Origenes Oratio Dispositio

Orígenes — Tratado da Oração
IX Disposições ditadas pela Escritura
1 Vamos provar pelas divinas Escrituras o que acima foi dito, do seguinte modo:

Deve o orante levantar mãos puras, (cf. 1 Tm 2,8) perdoando todas as injúrias recebidas, removendo da sua alma a paixão da cólera e não guardando rancor contra ninguém.

Ao mesmo tempo, a fim de que o espírito não fique ocupado por pensamentos estranhos durante o tempo da oração, é preciso então esquecer tudo aquilo que seja alheio à prece. Esse estado, como não há de ser felicíssimo? É o que ensina Paulo em sua Primeira Carta a Timóteo: “Quero, pois, que os homens orem em todo lugar, levantando mãos puras, sem cólera nem discussões” (1 Tm 2,8).

Quanto à mulher, além disso, principalmente quando ora, deve ser bem composta e ornada na alma e no corpo. Sobretudo na hora da oração, seja ela reverente a Deus, e expulse da mente todo pensamento desordenado e mulheril. Adorne-se não com cabelos trançados, nem com ouro e pérolas nem vestes preciosas, mas com o que convém a uma mulher que faz profissão de piedade.

Espanta-me que alguém possa duvidar da felicidade duma tal mulher que já por essa atitude mental se prepara à oração. É o que Paulo ensina na mesma Carta, com estas palavras: “Igualmente, as mulheres, em vestidos decorosos, se ornem com pudor e modéstia, não com cabelos trançados, nem com ouro e pérolas nem vestes preciosas, mas com boas obras, como convém a uma mulher que faz profissão de piedade” (1 Tm 2, 9-10).

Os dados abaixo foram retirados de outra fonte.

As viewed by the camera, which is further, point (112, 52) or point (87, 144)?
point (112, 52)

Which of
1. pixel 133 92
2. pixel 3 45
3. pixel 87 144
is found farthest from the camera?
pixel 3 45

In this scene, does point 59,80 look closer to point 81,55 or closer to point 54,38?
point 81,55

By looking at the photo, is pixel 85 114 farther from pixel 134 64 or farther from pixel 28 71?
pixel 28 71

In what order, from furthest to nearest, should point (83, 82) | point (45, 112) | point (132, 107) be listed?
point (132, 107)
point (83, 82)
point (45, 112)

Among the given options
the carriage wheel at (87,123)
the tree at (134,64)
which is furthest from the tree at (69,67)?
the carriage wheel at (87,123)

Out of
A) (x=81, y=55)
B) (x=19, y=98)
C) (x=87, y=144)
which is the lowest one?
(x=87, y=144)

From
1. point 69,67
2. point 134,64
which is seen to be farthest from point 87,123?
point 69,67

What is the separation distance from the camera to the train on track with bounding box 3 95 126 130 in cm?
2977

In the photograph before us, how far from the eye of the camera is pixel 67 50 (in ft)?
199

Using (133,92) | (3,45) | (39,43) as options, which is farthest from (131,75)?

2 Também o profeta Davi diz que o homem santo, que ora, deve ter muitas outras qualidades. Não será inoportuno declará-las, a fim de que nos sejam manifestas as grandes vantagens que, por si só, apresentam a atitude e a preparação à oração para aquele que foi consagrado a Deus. Diz ele: ” Para ti levantei os meus olhos, a ti que habitas no céu” (Sl 122,1). E também: “A ti elevei a minha alma, Deus” (Sl 24,1).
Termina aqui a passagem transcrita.